Brewer's: Gargantuan

Enormous, inordinate, great beyond all limits. It needed 900 ells of Châtelleraut linen to make the body of his shirt, and 200 more for the gussets; for his shoes 406 ells of blue and crimson velvet were required, and 1,100 cow-hides for the soles. He could play 207 different games, picked his teeth with an elephant's tusk, and did everything in the same “large way.”

“It sounded like a Gargantuan order for a dram.” —The Standard.
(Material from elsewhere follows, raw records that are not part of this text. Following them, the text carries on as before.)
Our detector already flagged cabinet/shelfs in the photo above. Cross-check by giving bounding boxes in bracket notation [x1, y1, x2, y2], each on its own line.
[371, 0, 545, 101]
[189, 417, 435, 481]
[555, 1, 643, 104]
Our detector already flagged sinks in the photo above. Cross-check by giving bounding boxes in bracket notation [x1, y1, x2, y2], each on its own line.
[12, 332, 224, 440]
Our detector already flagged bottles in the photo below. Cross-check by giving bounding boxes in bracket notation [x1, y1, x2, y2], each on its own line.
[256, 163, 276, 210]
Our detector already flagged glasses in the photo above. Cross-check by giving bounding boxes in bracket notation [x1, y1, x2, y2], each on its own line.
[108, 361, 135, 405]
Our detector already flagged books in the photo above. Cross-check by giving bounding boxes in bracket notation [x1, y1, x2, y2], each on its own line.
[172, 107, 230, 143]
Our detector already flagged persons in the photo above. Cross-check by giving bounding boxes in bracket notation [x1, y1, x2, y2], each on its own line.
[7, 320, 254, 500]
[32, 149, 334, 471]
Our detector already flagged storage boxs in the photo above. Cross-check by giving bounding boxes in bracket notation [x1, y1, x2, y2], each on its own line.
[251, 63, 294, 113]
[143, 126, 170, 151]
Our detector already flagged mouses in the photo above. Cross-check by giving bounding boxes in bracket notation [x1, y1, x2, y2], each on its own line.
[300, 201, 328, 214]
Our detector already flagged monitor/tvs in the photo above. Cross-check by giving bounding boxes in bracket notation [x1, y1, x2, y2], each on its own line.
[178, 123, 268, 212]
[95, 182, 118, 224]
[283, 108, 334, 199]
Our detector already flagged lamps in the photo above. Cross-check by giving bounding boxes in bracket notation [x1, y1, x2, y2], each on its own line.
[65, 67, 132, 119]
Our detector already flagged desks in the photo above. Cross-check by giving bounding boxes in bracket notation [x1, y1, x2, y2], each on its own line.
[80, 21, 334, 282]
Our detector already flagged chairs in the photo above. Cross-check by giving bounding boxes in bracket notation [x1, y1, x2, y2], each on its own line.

A Gargantuan course of studies. A course including all languages, as well ancient as modern, all the sciences, all the -ologies and -onomies, together with calisthenics and athletic sports. Gargantua wrote to his son Pantagruel, commanding him to learn Greek, Latin, Chaldaic, Arabic; all history, geometry, arithmetic, and music; astronomy and natural philosophy, so that “there be not a river in all the world thou dost not know the name of, and nature of all its fishes; all the fowls of the air; all the several kinds of shrubs and herbs; all the metals hid in the bowels of the earth; with all gems and precious stones. I would furthermore have thee study the Talmudists and Cabalists, and get a perfect knowledge of man. In brief, I would have thee a bottomless pit of all knowledge.” (Rabelais: Pantagruel, book ii. 8.)